1371. Find the Longest Substring Containing Vowels in Even Counts
Description
Given the string s
, return the size of the longest substring containing each vowel an even number of times. That is, 'a', 'e', 'i', 'o', and 'u' must appear an even number of times.
Example 1:
Input: s = "eleetminicoworoep" Output: 13 Explanation: The longest substring is "leetminicowor" which contains two each of the vowels: e, i and o and zero of the vowels: a and u.
Example 2:
Input: s = "leetcodeisgreat" Output: 5 Explanation: The longest substring is "leetc" which contains two e's.
Example 3:
Input: s = "bcbcbc" Output: 6 Explanation: In this case, the given string "bcbcbc" is the longest because all vowels: a, e, i, o and u appear zero times.
Constraints:
1 <= s.length <= 5 x 10^5
s
contains only lowercase English letters.
Solutions
Solution 1: Prefix XOR + Array or Hash Table
According to the problem description, if we use a number to represent the parity of the occurrences of each vowel in a prefix of the string $\textit{s}$, then when two prefixes have the same number, the substring between these two prefixes is a valid substring.
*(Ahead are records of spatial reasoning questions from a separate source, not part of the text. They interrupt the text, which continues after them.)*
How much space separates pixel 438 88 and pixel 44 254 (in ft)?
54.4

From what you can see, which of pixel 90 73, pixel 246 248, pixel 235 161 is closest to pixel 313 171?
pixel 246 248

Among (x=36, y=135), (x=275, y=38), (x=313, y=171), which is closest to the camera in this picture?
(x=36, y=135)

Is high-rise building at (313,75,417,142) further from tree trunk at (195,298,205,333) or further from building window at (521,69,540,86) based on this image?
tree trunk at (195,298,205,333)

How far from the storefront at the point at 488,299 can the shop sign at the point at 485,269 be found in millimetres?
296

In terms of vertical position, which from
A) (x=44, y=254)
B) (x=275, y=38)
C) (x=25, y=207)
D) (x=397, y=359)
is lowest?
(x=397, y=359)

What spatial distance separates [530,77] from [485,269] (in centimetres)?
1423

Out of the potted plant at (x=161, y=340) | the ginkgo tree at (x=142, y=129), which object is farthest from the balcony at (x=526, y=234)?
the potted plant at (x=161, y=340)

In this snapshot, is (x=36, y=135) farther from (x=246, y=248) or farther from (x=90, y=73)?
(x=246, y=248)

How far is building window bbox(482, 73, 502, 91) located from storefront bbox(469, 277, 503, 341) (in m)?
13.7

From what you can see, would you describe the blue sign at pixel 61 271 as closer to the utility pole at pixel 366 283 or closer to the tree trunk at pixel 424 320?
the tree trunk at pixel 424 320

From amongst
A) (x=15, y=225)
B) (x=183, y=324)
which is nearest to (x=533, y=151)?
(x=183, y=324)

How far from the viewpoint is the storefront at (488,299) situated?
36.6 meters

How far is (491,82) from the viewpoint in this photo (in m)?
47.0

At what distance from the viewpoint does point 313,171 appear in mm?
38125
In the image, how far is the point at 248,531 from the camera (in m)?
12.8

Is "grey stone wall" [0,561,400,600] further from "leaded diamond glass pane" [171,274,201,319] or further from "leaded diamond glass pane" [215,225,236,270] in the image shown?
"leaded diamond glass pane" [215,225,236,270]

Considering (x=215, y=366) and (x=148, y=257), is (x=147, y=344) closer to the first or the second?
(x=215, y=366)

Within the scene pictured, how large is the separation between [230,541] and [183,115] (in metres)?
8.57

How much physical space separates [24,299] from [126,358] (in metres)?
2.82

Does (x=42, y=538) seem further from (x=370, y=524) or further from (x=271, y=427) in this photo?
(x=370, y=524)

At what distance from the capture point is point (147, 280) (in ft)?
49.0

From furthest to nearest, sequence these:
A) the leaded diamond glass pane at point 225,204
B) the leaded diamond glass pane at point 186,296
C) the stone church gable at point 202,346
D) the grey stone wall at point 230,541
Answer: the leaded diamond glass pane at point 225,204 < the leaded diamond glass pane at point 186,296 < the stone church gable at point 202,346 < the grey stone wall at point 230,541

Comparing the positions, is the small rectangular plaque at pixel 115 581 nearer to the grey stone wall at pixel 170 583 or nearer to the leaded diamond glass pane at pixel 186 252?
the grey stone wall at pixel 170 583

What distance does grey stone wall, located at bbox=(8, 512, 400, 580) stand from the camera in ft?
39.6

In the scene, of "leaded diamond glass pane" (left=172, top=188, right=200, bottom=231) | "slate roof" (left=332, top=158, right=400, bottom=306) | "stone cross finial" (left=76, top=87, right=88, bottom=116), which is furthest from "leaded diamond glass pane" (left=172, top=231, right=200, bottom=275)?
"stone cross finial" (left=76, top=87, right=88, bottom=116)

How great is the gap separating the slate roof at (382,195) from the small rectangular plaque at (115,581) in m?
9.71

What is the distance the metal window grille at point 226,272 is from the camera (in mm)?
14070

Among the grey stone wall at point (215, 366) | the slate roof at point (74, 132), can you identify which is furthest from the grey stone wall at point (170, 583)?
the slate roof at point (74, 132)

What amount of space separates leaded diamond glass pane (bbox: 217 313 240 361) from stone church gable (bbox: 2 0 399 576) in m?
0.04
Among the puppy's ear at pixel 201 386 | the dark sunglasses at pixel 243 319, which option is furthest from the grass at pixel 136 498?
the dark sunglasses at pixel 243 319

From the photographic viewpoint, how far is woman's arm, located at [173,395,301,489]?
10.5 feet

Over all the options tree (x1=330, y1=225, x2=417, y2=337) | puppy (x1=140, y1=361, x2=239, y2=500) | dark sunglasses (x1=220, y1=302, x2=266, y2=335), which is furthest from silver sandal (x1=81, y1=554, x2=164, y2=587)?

We can use the lower five bits of a binary number to represent the parity of the five vowels, where the $i$-th bit being $1$ means the vowel appears an odd number of times in the substring, and $0$ means it appears an even number of times.
We use $\textit{mask}$ to represent this binary number and use an array or hash table $\textit{d}$ to record the first occurrence of each $\textit{mask}$. Initially, we set $\textit{d}[0] = -1$, indicating that the start position of the empty string is $-1$.
We traverse the string $\textit{s}$, and if we encounter a vowel, we toggle the corresponding bit in $\textit{mask}$. Next, we check if $\textit{mask}$ has appeared before. If it has, we have found a valid substring, and its length is the current position minus the last occurrence of $\textit{mask}$. Otherwise, we store the current position of $\textit{mask}$ in $\textit{d}$.
After traversing the string, we will have found the longest valid substring.
The time complexity is $O(n)$, where $n$ is the length of the string $\textit{s}$. The space complexity is $O(1)$.